The pack. At the mention of them, my gaze drifts past her, searching.

And there they are.

They stand in a tense cluster at the foot of my bed, a wall of barely controlled panic. They look wrecked. Unshaven, exhausted, their expensive clothes rumpled and stained. Rett’s usually impeccable clothing is creased, the top buttons of his shirt undone, his hair a disheveled mess. Diego’s eyes are red-rimmed and puffy, his hands fidgeting nervously with the hem of his untucked shirt. Tristan’s usual easy smile is replaced by a tight, worried expression, and Dane has a haunted look in his pale eyes that chills me more than the fever.

They all stare at me with such raw, terrified hope thatsomething inside me aches with a pain that has nothing to do with the fever.

I try to say something, to reach for them, but the effort is too much. My eyes drift closed again, the brief moment of clarity slipping away like water through cupped hands.

But I don’t fall completely unconscious. I hover in that hazy, vulnerable space between waking and sleeping, where sounds filter through but meanings blur. Their voices reach me, muffled as if coming through water.

“The scanner results are back,” the doctor says, her voice professional but tinged with concern. “I’ve never seen anything quite like this.”

“What is it?” Rett’s voice, tight with barely controlled fear. “What’s happening to her?”

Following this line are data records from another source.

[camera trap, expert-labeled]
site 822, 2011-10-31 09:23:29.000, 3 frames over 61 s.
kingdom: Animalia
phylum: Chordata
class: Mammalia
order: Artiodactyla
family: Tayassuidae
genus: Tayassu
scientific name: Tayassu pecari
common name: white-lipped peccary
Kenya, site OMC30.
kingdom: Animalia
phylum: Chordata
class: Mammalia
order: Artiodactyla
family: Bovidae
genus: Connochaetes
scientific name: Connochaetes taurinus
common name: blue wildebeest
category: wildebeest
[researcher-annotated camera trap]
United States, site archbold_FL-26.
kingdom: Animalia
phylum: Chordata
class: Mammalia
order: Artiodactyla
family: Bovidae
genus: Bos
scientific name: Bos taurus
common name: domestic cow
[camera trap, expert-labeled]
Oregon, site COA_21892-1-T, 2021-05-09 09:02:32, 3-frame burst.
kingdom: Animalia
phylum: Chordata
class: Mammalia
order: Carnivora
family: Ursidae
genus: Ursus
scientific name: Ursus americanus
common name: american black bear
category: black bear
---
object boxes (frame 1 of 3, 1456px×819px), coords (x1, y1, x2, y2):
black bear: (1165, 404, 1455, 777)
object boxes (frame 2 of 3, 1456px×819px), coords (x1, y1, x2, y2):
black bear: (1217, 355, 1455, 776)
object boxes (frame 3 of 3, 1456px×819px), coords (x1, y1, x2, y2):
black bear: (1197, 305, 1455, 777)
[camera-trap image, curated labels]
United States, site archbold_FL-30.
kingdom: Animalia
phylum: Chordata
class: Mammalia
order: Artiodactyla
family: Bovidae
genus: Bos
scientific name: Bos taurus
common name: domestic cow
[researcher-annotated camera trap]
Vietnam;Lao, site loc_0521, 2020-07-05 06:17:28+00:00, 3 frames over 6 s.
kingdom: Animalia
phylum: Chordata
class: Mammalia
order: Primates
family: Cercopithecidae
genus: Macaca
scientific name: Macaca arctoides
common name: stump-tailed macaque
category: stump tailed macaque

“The fever is a symptom, not the cause,” the doctor explains. There’s a soft, electronic beep—some kind of medical equipment. “The core issue is here. The marks. They’re destabilizing.”

Tristan’s voice is strained, panicked. “What does that mean? I thought beta bonds were just... weaker. Not self-destructing.”

“Normally, yes,” the doctor says. “But this isn’t a normal bond. It’s a full pack-claim. The amount of raw, chaotic energy you’ve poured into her is... unprecedented. For a beta’s system to handle that, the bond requires one thing above all else to remain stable.”

A heavy, tense pause hangs in the air.

“What?” Diego’s voice comes as a fearful whisper. “What does it require?”

“Absolute emotional and psychological security,” the doctor says. “The beta must feel completely, unequivocally, and permanently safe and wanted by the pack. The bond is symbiotic; it feeds on that certainty.” She sighs, a soft, sad sound that cuts through my haze. “Her system isn’t rejecting you because she’s a beta. It’s rejecting you because on a deep, fundamental level, she believes you have already rejected her.”

Another silence, this one more damning.

“This fever is the result of a broken heart,” the doctor continues, her voice gentle but unflinching. “Of a bond that is starving to death. If her belief that she is unwanted, that this was all temporary, solidifies... the marks will fade completely. And the bond will be gone forever.”